Similarly to prevent redundancy of PCA, Pearson’s correlation was done among bacterial phyla (10 no.), soil properties and earthworm count (Table 5). pH was significantly negatively correlated with Proteobacteria (r = −0.93, p < 0.001), Bacteroidetes (r = −0.68, p < 0.05), and Chloroflexi (r = 0.66, p < 0.05) whereas, positively associated with Firmicutes (r = 0.65, p < 0.05). EC, SOC, N, P, K, and Fe did not have a significant correlation with bacterial phyla. The presence of Mn was strongly interrelated with phylum Bacteroidetes (r = 0.84, p < 0.05), while Zn with phylum Nitrospirae (r = 0.65, p < 0.05). Earthworm count was positively correlated with the presence of Cu in different scenarios.

Table 5.

Relationship between soil properties, earthworms and major bacterial phyla in different agriculture management scenarios.
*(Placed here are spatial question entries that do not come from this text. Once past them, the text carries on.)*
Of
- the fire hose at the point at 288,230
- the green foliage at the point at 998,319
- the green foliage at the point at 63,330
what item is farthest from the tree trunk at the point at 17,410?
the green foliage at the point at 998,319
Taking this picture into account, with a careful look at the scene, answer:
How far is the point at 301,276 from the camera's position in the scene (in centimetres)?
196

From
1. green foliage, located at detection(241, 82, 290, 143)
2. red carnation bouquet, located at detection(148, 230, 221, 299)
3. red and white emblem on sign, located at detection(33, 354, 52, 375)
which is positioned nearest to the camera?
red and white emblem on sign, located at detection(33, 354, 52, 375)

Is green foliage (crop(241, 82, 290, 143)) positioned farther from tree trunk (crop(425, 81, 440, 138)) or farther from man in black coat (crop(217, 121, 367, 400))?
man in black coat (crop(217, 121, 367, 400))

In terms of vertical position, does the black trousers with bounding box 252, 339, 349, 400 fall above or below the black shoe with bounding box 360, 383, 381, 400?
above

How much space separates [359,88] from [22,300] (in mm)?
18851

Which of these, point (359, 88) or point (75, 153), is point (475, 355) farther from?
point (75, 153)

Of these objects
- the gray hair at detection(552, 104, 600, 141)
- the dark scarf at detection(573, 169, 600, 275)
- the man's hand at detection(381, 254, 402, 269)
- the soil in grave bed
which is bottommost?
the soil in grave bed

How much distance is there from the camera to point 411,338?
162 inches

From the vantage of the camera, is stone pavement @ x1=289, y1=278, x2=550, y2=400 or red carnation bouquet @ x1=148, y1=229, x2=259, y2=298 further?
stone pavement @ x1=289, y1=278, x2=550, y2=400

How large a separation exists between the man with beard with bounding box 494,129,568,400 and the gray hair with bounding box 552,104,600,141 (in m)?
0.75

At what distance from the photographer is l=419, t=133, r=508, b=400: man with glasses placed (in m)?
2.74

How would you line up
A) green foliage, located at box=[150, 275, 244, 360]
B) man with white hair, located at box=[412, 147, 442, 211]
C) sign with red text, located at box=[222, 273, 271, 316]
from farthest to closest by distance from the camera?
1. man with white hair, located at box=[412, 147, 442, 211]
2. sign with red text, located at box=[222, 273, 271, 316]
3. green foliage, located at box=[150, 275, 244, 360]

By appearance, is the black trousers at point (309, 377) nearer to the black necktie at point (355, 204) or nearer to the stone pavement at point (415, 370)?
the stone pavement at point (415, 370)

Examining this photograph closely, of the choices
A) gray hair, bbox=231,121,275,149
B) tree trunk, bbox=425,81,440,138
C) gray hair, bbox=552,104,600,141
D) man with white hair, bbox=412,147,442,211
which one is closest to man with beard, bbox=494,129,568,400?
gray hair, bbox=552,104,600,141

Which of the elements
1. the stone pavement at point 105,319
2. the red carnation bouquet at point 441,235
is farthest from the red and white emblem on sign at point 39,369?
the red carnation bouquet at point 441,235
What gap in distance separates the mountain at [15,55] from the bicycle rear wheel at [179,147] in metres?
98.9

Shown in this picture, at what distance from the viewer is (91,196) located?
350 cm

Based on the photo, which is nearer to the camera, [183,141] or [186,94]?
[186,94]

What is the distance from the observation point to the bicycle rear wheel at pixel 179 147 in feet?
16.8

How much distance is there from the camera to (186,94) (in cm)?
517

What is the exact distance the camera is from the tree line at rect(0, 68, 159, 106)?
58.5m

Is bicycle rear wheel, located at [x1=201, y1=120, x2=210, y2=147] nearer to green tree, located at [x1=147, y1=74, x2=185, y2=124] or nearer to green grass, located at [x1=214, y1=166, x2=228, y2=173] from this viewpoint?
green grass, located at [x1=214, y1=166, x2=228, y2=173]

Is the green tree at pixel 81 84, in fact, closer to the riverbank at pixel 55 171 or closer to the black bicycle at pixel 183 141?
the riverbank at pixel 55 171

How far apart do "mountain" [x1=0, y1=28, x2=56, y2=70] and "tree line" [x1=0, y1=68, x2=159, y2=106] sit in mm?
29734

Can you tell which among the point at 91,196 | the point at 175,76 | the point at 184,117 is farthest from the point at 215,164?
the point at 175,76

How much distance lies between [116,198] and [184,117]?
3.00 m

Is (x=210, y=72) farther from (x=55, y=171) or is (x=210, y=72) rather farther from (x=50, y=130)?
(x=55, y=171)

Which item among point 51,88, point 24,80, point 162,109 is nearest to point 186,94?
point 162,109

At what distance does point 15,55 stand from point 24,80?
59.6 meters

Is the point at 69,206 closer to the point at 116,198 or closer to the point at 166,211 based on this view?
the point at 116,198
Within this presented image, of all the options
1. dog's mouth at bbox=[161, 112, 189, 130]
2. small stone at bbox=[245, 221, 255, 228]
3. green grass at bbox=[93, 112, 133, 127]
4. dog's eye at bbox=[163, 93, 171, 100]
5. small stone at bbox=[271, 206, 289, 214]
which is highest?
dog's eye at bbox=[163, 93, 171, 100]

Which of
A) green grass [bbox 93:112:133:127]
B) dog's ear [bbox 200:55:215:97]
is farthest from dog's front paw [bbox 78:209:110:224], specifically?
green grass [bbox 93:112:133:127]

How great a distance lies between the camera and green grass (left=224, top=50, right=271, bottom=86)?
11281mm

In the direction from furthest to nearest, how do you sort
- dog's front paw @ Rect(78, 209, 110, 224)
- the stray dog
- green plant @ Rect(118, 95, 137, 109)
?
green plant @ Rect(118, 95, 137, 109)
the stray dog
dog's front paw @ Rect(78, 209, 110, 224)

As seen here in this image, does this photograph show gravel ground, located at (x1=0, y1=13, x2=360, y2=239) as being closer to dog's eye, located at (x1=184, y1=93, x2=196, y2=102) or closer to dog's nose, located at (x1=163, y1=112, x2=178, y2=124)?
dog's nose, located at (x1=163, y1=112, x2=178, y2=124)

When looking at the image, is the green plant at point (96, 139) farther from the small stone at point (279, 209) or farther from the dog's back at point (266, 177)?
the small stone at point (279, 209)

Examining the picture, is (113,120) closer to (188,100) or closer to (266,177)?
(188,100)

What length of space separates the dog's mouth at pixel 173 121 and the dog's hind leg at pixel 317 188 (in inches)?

Bacterial phyla pH EC (dSm−1) SOC (g kg−1) N (kg ha−1) P (kg ha−1) K (kg ha−1) Fe (mg kg−1) Mn (mg kg−1) Zn (mg kg−1) Cu (mg kg−1)
Earthworms −0.38 −0.02 0.28 0.54 0.54 0.57 0.27 0.26 −0.41 0.65*
Proteobacteria −0.93** 0.22 0.12 0.36 0.36 0.38 0.65 0.67* −0.07 0.34
Actinobacteria −0.25 −0.02 −0.41 0.29 0.29 0.52 0.28 −0.25 −0.04 0.50
Firmicutes 0.65* −0.11 0.40 −0.16 −0.16 −0.48 −0.57 −0.12 −0.26 −0.32
Acidobacteria 0.43 0.00 0.36 −0.20 −0.20 −0.44 −0.18 0.12 0.30 −0.39
Chloroflexi −0.66* 0.14 0.09 −0.01 −0.01 0.11 0.05 0.46 −0.46 0.00
Crenarchaeota −0.54 0.19 0.20 0.13 0.13 0.19 −0.05 0.43 −0.55 0.14
Bacteroidetes −0.68* 0.38 0.54 0.46 0.46 0.31 0.40 0.84* −0.12 0.34
Verrucomicrobia 0.43 0.16 0.50 −0.22 −0.22 −0.47 −0.45 0.21 0.08 −0.44
Gemmatimonadetes 0.21 0.19 0.43 0.14 0.14 0.01 0.13 0.30 0.56 0.01
Nitrospirae 0.31 0.17 0.32 0.37 0.37 0.27 0.25 0.10 0.65* 0.33

*Significance at the p < 0.05; **Significance at the p < 0.001.

4. Discussion

The present study was focussed on the impacts of long term tillage-cum-crop establishment and residue management practices on the bacterial diversity and community composition under the sub-tropical humid climate of Eastern IGP. Soil-bacterial communities have been reported to be greatly affected by the tillage (Hartman et al., 2018). Some researchers have reported that tillage enhances bacterial diversity (Lienhard et al., 2014; Degrune et al., 2016), while others have reported negative impacts (Ceja-Navarro et al., 2010; Constancias et al., 2014). In the present investigation, tillage and crops residue incorporation resulted in more bacterial diversity in partial CA-based scenarios (scIII and scVI) compared to complete CA-scenario. Lower diversity in CA-based scenarios may be due to lower contact of crop residue with soil which is resulting in a equilibrium among different phyla as also reported by Tyler (2019). High bacterial diversity in tillage scenarios may be due to disruption caused by ploughing which releases organic matter and ultimately augments bacterial proliferation (Paustian et al., 2000; Chandra et al., 2023). Crop diversification also creates the differences in bacterial diversity among scenarios (Choudhary et al., 2020). Divsersified cropping system have the different roots exudates that easily hold available compounds, such as amino acids and carbohydrates, which can also stimulate the bacterial population and their composition (Rai et al., 2021). Plant-root association with bacteria is affected by type and use of exudates secreted by roots of different plants (Chandra et al., 2022). Beta diversity analysis showed that scenario scIV had higher differences in taxonomical richness followed by scV, and scVII scenarios. Comparatively lower diversity was observed in scII, scIII, and scI scenarios. The lower level classification yielded diverse or inconsistent results, which may be attributed to a variety of factors including diverse TCE and residue management that directly or indirectly affect composition of microbial population (Venter et al., 2016; Babin et al., 2019). The CA-based practices enhance physico-chemical characteristics of the soil and availability of nutrients, which may also account for various bacterial group distributions observed in various crop settings (Choudhary et al., 2020).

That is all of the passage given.